--- RECORD EXCERPTS ---

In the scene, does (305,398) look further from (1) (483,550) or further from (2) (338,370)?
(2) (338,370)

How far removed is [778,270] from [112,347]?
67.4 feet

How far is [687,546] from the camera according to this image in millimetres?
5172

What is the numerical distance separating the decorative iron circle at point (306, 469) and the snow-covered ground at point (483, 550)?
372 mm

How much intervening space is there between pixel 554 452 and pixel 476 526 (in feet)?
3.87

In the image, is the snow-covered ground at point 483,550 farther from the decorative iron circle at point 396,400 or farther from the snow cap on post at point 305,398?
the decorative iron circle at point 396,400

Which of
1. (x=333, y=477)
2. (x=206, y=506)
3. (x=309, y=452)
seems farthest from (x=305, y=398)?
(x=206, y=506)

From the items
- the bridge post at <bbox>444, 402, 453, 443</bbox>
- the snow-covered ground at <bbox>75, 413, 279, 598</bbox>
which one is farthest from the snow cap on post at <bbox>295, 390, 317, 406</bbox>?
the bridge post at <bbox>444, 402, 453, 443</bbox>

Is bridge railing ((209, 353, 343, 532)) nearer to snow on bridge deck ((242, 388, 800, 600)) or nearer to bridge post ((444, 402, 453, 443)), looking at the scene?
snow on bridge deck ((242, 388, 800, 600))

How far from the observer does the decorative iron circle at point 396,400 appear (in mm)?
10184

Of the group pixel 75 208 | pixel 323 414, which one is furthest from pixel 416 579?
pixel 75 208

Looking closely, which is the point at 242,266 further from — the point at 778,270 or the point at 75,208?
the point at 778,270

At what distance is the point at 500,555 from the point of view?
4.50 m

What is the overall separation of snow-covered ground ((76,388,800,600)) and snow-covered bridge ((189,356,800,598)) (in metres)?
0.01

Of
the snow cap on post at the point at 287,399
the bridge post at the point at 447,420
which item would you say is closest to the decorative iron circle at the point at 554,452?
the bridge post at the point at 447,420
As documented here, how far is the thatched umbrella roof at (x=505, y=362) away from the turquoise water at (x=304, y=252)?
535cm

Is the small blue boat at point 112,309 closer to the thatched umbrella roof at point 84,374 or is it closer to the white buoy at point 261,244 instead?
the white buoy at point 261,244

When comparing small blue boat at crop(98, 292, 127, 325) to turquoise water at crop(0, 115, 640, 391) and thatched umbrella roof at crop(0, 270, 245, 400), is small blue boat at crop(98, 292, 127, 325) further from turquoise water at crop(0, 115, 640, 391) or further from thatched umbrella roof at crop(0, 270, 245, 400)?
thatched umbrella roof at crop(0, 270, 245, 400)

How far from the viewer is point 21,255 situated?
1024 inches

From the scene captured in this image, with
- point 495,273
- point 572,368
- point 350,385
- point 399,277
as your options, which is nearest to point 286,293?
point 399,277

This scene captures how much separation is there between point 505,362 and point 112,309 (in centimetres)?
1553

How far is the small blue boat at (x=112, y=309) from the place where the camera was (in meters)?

---

_SET EXERCISE_
Make an exact copy of the listing, including every line.

_EXERCISE SOLUTION_
In the scene, does (305,398) look further from (1) (483,550) or further from (2) (338,370)?
(2) (338,370)

How far removed is [778,270] from [112,347]?
67.4 feet

How far is [687,546] from the camera according to this image in millimetres?
5172

What is the numerical distance separating the decorative iron circle at point (306, 469) and the snow-covered ground at point (483, 550)?
372 mm

How much intervening space is there between pixel 554 452 and pixel 476 526 (in feet)?
3.87

In the image, is the snow-covered ground at point 483,550 farther from the decorative iron circle at point 396,400 or farther from the snow cap on post at point 305,398?
the decorative iron circle at point 396,400

Which of
1. (x=333, y=477)
2. (x=206, y=506)
3. (x=309, y=452)
seems farthest from (x=305, y=398)?
(x=206, y=506)

From the items
- the bridge post at <bbox>444, 402, 453, 443</bbox>
- the snow-covered ground at <bbox>75, 413, 279, 598</bbox>
which one is farthest from the snow cap on post at <bbox>295, 390, 317, 406</bbox>?
the bridge post at <bbox>444, 402, 453, 443</bbox>

Is bridge railing ((209, 353, 343, 532)) nearer to snow on bridge deck ((242, 388, 800, 600)) or nearer to bridge post ((444, 402, 453, 443)), looking at the scene?
snow on bridge deck ((242, 388, 800, 600))

How far from the observer does the decorative iron circle at point 396,400 appear (in mm)?
10184

Of the group pixel 75 208 | pixel 323 414, which one is furthest from pixel 416 579?
pixel 75 208

Looking closely, which is the point at 242,266 further from — the point at 778,270 or the point at 75,208?
the point at 778,270

At what distance is the point at 500,555 from the point of view?
4.50 m

What is the overall separation of snow-covered ground ((76,388,800,600)) and snow-covered bridge ((189,356,800,598)) (in metres)?
0.01

Of
the snow cap on post at the point at 287,399
the bridge post at the point at 447,420
which item would you say is closest to the decorative iron circle at the point at 554,452?
the bridge post at the point at 447,420
As documented here, how far is the thatched umbrella roof at (x=505, y=362) away from the turquoise water at (x=304, y=252)?
535cm

Is the small blue boat at point 112,309 closer to the thatched umbrella roof at point 84,374 or is it closer to the white buoy at point 261,244 instead?
the white buoy at point 261,244

When comparing small blue boat at crop(98, 292, 127, 325) to turquoise water at crop(0, 115, 640, 391) and thatched umbrella roof at crop(0, 270, 245, 400), is small blue boat at crop(98, 292, 127, 325) further from turquoise water at crop(0, 115, 640, 391) or further from thatched umbrella roof at crop(0, 270, 245, 400)?
thatched umbrella roof at crop(0, 270, 245, 400)

How far from the viewer is point 21,255 situated?
1024 inches

From the scene captured in this image, with
- point 495,273
- point 572,368
- point 350,385
- point 399,277
as your options, which is nearest to point 286,293?
point 399,277

This scene captures how much separation is there between point 505,362 and point 112,309 (in centimetres)?
1553

How far is the small blue boat at (x=112, y=309) from the place where the camera was (in meters)?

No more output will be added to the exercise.